BEGIN SUPPLIED RECORDS
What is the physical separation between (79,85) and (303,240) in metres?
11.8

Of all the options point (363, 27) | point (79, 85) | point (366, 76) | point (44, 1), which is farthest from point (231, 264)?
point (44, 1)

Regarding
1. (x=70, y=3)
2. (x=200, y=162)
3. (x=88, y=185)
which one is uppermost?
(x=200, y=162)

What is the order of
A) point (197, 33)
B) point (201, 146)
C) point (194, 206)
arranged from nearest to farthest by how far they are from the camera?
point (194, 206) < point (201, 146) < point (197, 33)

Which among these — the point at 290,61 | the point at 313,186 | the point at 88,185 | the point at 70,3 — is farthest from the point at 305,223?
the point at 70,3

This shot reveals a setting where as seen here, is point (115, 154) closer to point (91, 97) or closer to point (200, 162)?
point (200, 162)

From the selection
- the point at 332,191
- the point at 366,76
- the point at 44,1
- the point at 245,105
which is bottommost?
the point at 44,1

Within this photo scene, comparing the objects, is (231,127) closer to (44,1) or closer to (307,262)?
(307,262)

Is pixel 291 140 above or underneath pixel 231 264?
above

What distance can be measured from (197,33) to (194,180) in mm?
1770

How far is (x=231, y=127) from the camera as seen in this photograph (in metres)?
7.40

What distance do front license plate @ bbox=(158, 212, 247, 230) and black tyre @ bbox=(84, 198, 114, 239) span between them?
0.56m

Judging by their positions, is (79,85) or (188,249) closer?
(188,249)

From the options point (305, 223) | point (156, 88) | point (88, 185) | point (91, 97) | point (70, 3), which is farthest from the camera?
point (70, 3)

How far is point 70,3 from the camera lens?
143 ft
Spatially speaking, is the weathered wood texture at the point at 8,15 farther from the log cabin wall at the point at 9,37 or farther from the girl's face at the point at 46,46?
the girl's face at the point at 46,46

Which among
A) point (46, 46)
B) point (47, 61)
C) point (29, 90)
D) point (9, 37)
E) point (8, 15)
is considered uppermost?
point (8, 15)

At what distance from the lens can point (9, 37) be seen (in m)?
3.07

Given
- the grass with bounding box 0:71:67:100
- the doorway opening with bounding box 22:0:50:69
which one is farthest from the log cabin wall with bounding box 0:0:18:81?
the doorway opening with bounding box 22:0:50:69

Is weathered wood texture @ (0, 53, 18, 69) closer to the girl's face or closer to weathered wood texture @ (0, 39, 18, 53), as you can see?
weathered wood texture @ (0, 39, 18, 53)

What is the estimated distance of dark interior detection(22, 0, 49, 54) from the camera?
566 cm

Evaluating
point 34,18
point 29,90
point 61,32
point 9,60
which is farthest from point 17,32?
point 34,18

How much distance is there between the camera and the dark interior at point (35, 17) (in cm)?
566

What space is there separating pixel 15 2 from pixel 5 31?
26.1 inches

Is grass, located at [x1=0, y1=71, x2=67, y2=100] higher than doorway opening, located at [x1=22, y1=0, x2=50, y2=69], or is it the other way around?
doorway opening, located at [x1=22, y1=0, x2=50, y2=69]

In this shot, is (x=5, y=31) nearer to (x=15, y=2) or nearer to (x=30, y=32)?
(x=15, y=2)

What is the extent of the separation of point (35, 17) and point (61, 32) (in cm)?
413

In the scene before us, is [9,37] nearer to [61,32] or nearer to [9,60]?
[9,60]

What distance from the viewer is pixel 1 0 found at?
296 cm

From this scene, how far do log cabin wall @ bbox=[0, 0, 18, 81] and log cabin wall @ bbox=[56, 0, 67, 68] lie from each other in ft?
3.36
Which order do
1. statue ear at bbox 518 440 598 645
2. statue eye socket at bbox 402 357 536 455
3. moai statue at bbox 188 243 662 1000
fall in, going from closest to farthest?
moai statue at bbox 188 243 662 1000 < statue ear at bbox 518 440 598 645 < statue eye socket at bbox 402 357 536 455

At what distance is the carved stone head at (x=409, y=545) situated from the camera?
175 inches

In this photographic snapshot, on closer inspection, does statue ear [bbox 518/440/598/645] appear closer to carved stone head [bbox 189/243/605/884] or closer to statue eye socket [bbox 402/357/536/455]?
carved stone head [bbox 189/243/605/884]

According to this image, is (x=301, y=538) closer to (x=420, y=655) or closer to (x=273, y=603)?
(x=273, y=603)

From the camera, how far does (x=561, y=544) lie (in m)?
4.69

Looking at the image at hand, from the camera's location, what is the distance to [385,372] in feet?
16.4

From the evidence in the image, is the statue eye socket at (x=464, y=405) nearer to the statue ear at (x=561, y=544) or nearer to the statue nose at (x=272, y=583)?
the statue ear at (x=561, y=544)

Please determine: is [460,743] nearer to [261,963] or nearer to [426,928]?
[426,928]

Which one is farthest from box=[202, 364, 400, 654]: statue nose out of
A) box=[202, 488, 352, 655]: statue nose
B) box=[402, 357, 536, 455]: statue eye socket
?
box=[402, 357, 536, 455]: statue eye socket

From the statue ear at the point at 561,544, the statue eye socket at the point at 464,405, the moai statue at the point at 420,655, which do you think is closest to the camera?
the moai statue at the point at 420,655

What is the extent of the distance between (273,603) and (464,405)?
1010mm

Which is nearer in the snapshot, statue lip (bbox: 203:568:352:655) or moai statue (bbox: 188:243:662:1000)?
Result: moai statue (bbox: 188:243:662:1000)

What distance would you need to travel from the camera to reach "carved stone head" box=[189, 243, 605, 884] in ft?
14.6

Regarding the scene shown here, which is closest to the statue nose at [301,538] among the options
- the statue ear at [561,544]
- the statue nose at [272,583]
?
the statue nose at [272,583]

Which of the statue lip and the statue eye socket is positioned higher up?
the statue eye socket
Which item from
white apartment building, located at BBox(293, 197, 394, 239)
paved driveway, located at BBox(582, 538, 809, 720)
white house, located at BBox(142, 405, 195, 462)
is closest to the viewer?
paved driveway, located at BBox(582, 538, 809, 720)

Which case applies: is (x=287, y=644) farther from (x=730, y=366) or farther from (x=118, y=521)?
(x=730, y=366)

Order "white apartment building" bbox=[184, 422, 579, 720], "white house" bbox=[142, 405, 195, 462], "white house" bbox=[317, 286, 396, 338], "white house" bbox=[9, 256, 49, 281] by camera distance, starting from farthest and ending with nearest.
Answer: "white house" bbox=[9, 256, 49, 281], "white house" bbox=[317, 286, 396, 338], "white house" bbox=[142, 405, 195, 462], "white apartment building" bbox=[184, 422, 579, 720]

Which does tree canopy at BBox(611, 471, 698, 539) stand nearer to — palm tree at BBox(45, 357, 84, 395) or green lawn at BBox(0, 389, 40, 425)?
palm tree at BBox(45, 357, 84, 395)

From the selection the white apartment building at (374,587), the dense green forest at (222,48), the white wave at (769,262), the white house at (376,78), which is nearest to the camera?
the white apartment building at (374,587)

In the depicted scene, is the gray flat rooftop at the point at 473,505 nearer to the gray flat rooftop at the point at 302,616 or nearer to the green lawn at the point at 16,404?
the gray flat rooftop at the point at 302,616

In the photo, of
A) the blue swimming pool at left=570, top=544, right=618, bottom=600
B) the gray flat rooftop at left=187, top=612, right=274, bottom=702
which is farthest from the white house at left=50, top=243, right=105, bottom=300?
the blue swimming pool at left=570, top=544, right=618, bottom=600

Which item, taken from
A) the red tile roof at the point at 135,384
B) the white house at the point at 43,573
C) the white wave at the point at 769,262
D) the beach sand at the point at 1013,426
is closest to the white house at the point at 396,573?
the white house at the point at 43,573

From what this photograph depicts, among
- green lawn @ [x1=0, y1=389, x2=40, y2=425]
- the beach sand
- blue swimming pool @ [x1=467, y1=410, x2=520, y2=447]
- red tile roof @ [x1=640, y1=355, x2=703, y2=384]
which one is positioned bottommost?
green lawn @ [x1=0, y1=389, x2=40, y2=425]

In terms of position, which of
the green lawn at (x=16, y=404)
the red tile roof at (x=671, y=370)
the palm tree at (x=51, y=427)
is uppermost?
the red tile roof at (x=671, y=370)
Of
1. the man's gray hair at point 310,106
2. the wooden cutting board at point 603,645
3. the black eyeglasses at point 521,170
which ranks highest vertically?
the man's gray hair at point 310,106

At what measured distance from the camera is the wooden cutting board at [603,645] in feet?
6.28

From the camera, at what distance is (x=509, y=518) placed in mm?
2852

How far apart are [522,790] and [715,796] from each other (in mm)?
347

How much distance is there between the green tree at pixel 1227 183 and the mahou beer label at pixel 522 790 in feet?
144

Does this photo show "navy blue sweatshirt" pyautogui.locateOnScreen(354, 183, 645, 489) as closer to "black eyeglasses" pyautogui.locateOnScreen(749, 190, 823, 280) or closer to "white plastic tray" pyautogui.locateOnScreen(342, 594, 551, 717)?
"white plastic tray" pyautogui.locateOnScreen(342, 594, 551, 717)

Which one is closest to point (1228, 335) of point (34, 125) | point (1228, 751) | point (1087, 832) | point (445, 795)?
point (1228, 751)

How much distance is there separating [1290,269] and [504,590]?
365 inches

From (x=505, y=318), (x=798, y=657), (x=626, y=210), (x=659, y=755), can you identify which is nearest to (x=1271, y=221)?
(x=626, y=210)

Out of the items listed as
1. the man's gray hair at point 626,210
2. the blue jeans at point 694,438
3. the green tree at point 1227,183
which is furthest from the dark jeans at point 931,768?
END SUPPLIED RECORDS
* **TO BE DONE**:
Copy word for word the part of the material that begins with the line containing "Of all the options" and ends with the line containing "point (194, 206) <", both of those lines included.

* **OUTPUT FOR THIS TASK**:
Of all the options point (363, 27) | point (79, 85) | point (366, 76) | point (44, 1), which is farthest from point (231, 264)?
point (44, 1)

Regarding
1. (x=70, y=3)
2. (x=200, y=162)
3. (x=88, y=185)
which one is uppermost?
(x=200, y=162)

What is the order of
A) point (197, 33)
B) point (201, 146)
C) point (194, 206)
arranged from nearest to farthest by how far they are from the camera?
point (194, 206) < point (201, 146) < point (197, 33)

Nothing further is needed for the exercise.